A maroon Chevy packed with hoods cruised down Walker Street, slowing to check out the action at the Dairy Queen. A boy in the front seat spotted me and called out something I couldn’t understand.

“Was that a friend of yours?” Reverend Vaughn asked.

“No, he’s just a hood. His name’s Larry. He used to be in my class, but he flunked.”

“Oh. Charming guy.”

The car swerved and turned left up Church Street.

The minister stood and walked over to the trash bin. “I suppose I shouldn’t complain,” he said, dumping a wad of sticky napkins into the metal container. “By Friday I’ll be wrapped up in another sermon and won’t have time to think about whether it’s worth it. At least this keeps me occupied. Shall we go?”

Suddenly, the screech of skidding tires tore through the damp air. The sound rose, then fell, then rose again. Reverend Vaughn stopped and turned his head to listen. With a long, rubbery whine, the maroon Chevy shot out of Gora Street and made a skidding turn onto Walker. An approaching milk truck jolted noisily to a stop, and the Chevy slid sideways across the pavement, stopping just short of the sidewalk. The wheels dug in again, and the Chevy raced up toward the Dairy Queen.
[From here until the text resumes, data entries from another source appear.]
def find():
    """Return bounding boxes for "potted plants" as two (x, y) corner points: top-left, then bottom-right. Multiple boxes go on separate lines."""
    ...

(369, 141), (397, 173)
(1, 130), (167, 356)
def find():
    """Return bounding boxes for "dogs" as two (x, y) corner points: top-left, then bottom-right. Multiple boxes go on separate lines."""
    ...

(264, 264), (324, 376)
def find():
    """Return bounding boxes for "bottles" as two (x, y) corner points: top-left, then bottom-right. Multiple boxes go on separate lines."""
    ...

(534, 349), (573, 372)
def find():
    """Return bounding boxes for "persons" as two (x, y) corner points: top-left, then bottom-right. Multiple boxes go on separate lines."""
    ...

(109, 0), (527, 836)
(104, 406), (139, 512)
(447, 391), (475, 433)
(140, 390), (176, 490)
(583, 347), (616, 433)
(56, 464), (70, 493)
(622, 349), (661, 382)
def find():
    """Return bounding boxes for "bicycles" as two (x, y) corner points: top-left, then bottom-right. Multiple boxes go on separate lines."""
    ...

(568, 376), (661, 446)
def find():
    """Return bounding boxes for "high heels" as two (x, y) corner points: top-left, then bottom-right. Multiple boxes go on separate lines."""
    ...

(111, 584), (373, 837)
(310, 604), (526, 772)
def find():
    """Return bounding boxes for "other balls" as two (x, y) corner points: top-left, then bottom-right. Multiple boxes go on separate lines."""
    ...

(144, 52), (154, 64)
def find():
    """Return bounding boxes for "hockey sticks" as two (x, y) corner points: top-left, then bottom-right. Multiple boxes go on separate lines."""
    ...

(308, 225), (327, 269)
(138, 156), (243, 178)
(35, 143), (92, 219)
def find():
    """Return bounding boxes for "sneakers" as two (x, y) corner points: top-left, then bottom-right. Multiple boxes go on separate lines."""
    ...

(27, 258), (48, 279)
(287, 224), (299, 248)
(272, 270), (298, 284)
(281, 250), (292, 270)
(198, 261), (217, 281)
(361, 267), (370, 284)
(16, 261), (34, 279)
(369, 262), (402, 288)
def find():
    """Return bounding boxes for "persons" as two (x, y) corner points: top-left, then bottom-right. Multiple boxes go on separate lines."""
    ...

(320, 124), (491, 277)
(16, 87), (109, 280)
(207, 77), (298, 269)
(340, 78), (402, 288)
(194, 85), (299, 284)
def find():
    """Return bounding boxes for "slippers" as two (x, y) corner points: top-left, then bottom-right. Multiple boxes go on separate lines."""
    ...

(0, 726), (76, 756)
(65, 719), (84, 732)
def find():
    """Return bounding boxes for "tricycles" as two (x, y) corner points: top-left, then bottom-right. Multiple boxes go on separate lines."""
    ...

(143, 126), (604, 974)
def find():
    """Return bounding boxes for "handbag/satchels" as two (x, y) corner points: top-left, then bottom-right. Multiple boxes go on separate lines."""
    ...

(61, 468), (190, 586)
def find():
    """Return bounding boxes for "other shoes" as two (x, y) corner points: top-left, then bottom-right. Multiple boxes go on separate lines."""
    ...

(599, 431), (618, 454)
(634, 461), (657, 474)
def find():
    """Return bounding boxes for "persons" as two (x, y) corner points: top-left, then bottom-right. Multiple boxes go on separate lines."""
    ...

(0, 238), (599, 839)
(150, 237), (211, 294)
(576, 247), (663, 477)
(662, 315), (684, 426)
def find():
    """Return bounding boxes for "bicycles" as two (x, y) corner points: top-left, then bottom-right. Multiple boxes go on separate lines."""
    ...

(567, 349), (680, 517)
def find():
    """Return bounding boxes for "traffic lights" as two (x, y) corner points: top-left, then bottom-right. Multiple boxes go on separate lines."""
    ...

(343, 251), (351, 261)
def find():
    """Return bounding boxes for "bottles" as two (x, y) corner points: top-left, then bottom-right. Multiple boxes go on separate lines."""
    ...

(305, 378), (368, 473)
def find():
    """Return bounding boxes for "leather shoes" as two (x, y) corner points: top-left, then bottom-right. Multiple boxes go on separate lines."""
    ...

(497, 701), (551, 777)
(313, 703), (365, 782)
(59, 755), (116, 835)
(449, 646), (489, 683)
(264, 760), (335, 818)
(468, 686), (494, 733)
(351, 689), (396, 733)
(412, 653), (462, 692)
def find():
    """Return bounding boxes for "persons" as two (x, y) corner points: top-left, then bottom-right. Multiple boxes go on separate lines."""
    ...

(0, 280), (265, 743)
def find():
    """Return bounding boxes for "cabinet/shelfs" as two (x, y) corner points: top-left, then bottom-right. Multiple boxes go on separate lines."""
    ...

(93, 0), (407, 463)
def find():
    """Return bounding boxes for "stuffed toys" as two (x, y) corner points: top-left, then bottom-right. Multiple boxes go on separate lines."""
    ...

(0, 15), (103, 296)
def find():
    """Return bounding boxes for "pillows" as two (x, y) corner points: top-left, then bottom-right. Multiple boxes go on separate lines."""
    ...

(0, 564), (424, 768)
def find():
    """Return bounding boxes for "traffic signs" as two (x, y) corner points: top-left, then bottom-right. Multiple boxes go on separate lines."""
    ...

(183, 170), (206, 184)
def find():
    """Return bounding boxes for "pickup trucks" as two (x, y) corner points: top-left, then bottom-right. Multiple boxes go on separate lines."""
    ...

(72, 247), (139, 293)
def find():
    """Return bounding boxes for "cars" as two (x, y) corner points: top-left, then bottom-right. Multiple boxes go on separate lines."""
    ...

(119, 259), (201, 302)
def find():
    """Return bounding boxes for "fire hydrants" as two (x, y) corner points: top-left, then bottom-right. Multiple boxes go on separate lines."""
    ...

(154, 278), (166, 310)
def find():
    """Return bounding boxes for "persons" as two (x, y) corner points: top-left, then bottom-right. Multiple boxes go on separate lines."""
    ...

“What the hell’s this?” mumbled Reverend Vaughn.

The hood named Larry was leaning out the front window on the passenger side, and a hood I didn’t recognize was halfway out a window in back. They were yelling and waving their arms. From the side, the car looked like some kind of big insect with a head full of jointed feelers. The Chevy roared up to the Dairy Queen and swept into the gravelly parking lot. The wheels on the right side missed part of the driveway and bounced off the curb.

“Jesus Christ!” yelled the minister. He grabbed for me, wrapping a long arm around my shoulder and turning his back on the car as a shield. The Chevy braked and swerved across the parking lot, just a few feet in front of us, churning up a cloud of gravel and dust. Larry and his buddies kept screaming. I took a moment to nestle my head into the soft place on Reverend Vaughn’s chest, just beneath his shoulder. A clean, starchy smell, faintly dizzying, came off his clothes.

The Chevy finished its turn and without stopping roared out of the driveway and on down Walker, the hoods still leaning out the windows making nonsense noises. At best, the sounds were like a recitation of vowels, screamed at full volume: “A-E-I-O-U! A-E-I-O-U!” The noise trailed off as the car rocketed down Walker.

The girl working in the Dairy Queen rapped on the glass window, and Reverend Vaughn dropped his arm from around my shoulder. “Did you know those boys?” she asked in an excited voice.

“Hell, no,” he said.

The girl looked startled. She’d probably never heard a clergyman swear before.

Reverend Vaughn dumped what was left of his cone in the trash can. He asked if I was all right, and I nodded. “Then let’s get out of here before Attila and the Huns come back,” he said.

“Oh, you do know them,” the girl called out as we left.

TWENTY

In the evening, the sky cleared and the moon came out. As I lay in bed, a shaft of moonlight, so thick and silvery it seemed to have weight, poured through the slit between the curtains and pressed down on my legs. My pulse had started pounding back at the Dairy Queen, and it hadn’t slowed, beating along like something apart from me, a tiny motor racing with the much larger engine in the hoods’ car. Is it possible to have a heart attack at sixteen? To calm myself, I sat up and looked out the window. The backyard was all shades of gray and black, like a wood carving in a book, or an old, faded photograph. The Porter house was completely dark. Mr. and Mrs. Porter always went to bed dreadfully early, and, of course, Grandma Porter was usually ahead of them. Several times, from across the yard, I’d watched her tuck herself in, probably eager to start dreaming again of her escape. What was his name? Harry. Harry was coming to rescue her. It occurred to me that we all had our white knights. Grandma Porter had Harry. Bunny had Eddie. Mrs. Vernon had Jesus. And I had Reverend Vaughn.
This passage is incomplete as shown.